Théâtre - Critique

La Promesse de l’aube

La Promesse de l’aube - Critique sortie Théâtre


« Avec l’amour maternel, la vie vous fait à l’aube une promesse qu’elle ne tient jamais… On vient toujours gueuler sur la tombe de sa mère comme un chien abandonné. » La voix de Romain Gary est d’emblée identifiable dans la perception de ces intonations griffées d’ironie et d’humour, de distance et de dérision délicate qui révèlent une sensibilité à fleur de peau. Dans La Promesse de l’aube, le récit à connotation autobiographique est pris en charge scéniquement par Corine Juresco et le conteur Bruno Abraham-Kremer. Celui-ci investit le plateau avec un intérêt plein de feu, il est l’auteur narrateur qui prête à la figure féminine maternelle une attention toute particulière. La mère envahissante a su déclencher chez le jeune homme l’affirmation d’une construction personnelle.

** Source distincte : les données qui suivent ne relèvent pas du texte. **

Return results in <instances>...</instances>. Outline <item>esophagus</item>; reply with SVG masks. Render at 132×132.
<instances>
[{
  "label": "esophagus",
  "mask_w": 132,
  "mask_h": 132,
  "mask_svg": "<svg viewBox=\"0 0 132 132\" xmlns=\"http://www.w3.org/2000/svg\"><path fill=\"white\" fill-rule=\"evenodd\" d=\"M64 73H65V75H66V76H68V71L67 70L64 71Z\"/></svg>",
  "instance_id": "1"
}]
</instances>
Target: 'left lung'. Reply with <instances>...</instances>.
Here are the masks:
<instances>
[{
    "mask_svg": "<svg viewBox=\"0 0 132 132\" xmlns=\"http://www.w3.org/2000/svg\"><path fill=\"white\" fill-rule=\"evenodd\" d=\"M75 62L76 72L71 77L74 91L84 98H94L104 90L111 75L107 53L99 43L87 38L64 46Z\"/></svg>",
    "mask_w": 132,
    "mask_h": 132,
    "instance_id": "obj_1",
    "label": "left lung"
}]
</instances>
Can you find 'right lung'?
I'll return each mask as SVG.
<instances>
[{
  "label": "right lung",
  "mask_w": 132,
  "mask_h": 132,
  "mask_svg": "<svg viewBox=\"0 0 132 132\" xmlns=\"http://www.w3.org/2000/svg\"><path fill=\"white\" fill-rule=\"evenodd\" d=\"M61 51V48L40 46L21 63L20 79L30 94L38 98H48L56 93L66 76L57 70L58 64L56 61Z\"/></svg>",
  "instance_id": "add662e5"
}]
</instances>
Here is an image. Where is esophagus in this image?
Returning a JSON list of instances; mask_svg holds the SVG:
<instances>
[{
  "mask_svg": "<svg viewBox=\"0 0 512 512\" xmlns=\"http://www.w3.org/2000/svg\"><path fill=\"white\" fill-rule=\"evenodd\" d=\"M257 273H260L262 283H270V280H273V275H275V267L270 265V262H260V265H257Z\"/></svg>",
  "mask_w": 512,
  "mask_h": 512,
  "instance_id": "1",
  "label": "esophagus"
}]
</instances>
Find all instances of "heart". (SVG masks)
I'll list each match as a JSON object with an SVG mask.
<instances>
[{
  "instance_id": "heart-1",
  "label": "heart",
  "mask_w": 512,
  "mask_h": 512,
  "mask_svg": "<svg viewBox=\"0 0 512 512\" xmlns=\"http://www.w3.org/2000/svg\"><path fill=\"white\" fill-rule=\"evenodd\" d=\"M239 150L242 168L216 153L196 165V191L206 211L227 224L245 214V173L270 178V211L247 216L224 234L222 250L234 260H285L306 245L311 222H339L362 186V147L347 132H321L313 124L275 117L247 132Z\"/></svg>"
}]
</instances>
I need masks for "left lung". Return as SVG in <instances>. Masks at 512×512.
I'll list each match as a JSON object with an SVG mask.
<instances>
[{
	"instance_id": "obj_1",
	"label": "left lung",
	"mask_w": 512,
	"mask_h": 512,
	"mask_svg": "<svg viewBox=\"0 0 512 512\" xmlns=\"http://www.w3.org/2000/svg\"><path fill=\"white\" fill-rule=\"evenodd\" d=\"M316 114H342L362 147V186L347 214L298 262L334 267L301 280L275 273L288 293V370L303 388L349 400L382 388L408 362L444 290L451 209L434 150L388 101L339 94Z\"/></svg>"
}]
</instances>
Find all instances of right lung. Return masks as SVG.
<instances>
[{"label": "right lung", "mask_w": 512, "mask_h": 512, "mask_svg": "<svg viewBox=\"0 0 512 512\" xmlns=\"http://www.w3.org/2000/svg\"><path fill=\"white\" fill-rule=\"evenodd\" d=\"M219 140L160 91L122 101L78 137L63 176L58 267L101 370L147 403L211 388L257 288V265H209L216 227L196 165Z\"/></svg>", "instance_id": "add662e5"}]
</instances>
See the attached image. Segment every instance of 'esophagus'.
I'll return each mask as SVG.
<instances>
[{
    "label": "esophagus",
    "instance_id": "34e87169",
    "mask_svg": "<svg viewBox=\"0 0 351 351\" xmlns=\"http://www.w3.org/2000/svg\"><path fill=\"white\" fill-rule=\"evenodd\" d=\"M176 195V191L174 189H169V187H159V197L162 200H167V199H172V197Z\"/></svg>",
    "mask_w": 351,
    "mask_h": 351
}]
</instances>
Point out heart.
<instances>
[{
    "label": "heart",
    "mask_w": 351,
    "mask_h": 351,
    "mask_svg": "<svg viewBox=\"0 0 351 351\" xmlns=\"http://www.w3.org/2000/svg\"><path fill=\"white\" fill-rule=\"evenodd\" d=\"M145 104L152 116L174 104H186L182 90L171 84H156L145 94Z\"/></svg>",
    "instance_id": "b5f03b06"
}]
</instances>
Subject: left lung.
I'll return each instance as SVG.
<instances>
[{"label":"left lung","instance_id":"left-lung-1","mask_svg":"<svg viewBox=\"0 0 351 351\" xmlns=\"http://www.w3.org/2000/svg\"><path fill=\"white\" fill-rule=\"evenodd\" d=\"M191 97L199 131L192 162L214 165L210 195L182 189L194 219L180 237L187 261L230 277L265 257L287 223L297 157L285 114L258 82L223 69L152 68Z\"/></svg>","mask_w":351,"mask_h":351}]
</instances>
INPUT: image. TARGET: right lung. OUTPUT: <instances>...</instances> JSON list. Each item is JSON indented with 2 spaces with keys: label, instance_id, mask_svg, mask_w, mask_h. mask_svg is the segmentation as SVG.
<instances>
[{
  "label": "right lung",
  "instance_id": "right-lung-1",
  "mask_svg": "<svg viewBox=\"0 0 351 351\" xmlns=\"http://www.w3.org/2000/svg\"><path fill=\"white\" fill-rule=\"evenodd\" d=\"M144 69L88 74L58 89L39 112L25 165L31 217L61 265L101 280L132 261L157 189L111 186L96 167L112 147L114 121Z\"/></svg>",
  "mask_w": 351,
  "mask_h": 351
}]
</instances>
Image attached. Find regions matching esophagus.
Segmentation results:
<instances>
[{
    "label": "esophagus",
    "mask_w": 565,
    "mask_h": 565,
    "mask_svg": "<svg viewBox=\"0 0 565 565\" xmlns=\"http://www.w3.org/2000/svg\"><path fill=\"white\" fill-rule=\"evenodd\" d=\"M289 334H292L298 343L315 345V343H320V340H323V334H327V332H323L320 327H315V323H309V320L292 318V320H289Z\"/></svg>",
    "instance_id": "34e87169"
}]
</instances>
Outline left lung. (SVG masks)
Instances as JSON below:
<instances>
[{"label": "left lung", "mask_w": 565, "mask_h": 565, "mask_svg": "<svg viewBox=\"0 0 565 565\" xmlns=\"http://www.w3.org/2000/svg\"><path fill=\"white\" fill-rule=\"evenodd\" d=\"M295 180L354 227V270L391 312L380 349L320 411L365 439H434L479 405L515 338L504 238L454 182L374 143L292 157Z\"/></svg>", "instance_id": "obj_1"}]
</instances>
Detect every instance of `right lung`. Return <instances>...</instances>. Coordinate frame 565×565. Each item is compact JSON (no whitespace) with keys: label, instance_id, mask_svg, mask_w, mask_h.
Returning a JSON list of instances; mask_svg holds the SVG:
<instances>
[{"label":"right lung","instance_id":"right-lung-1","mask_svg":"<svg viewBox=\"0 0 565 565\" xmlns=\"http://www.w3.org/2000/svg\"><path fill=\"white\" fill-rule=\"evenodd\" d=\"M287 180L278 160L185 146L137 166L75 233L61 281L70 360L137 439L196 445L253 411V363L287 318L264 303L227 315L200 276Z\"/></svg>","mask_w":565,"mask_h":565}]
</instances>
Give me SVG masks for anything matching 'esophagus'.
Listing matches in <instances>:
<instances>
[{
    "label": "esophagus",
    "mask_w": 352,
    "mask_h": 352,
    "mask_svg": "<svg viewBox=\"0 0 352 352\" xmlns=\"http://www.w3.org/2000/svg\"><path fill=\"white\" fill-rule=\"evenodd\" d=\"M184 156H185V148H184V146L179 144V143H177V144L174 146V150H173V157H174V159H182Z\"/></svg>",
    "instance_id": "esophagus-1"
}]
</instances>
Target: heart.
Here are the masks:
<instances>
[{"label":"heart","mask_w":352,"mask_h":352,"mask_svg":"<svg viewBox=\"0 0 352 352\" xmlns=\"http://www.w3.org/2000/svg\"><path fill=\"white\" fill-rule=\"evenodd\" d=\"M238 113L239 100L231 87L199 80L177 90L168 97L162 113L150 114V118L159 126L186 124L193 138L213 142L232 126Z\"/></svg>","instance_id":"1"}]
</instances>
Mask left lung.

Devenir idéalement héros aviateur, puis diplomate, et dans le même temps, homme de lettres, voilà des projets affichés et manifestement un peu fous qui se sont pourtant accomplis. L’actrice Nina Borisovskaia accompagne le fils tant aimé dans ses études, grâce à une présence vigoureuse et passionnée, teintée d’admiration pour la France – sa culture et sa littérature – et pour le statut prestigieux d’ambassadeur. Passant de la misère à la grande vie et vice-versa, de Russie en Pologne jusqu’à Nice, le couple joyeusement infernal de la mère et de l’enfant s’est armé pour la perspective chaotique de la vie.
 
Bruissements intimes de l’être
 
Grâce à l’apprentissage d’aviateur de l’école de l’air et de résistant à l’écoute de l’Appel du 18 juin, en mission dans un ciel dangereux et belliqueux, le fils est fait preux chevalier d’aujourd’hui. Auparavant, il aura fallu passer par de petits arrangements inavouables que la destinée prépare, et de médiocres humiliations maternelles : un fils n’a jamais haï sa mère comme lui, dit le narrateur. Et celle-ci, face aux camarades militaires virils et méprisants de son rejeton, répète : « Alors, tu as honte de ta vieille mère ? » Rien des émotions ni des mouvements de l’âme n’échappe au comédien Bruno Abraham-Kremer, plus conteur qu’acteur dans cette incarnation de gamin bousculé et contrarié mais immensément chéri en dépit des éternelles maladresses maternelles. Il joue le fils – héros manipulé et jouet fragile dans des mains divines -, il est aussi la mère à l’accent slave prononcé, il contrefait les camarades, français, anglais, américains… Rien n’est impossible pour l’artiste quand il s’agit, au son d’une clarinette, de sertir un morceau d’Histoire contemporaine pour que les faits de guerre comme les bruissements intimes de l’être ne connaissent pas l’oubli. La construction de soi, aussi aventureuse soit-elle, a valeur universelle de témoignage, chacun peut se reconnaître dans cette volonté existentielle furieuse.
 
Véronique Hotte

La Promesse de l’aube, de Romain Gary ; adaptation et mise en scène de Bruno Abraham-Kremer et Corine Juresco. À partir du 12 janvier 2012, pour 100 représentations. Du mardi au samedi à 20h45. Théâtre du Petit Saint-Martin 17 rue René Boulanger 75010 Paris. Tél : 01 42 02 32 82 Spectacle vu au Théâtre de la Commune –CDN d’Aubervilliers.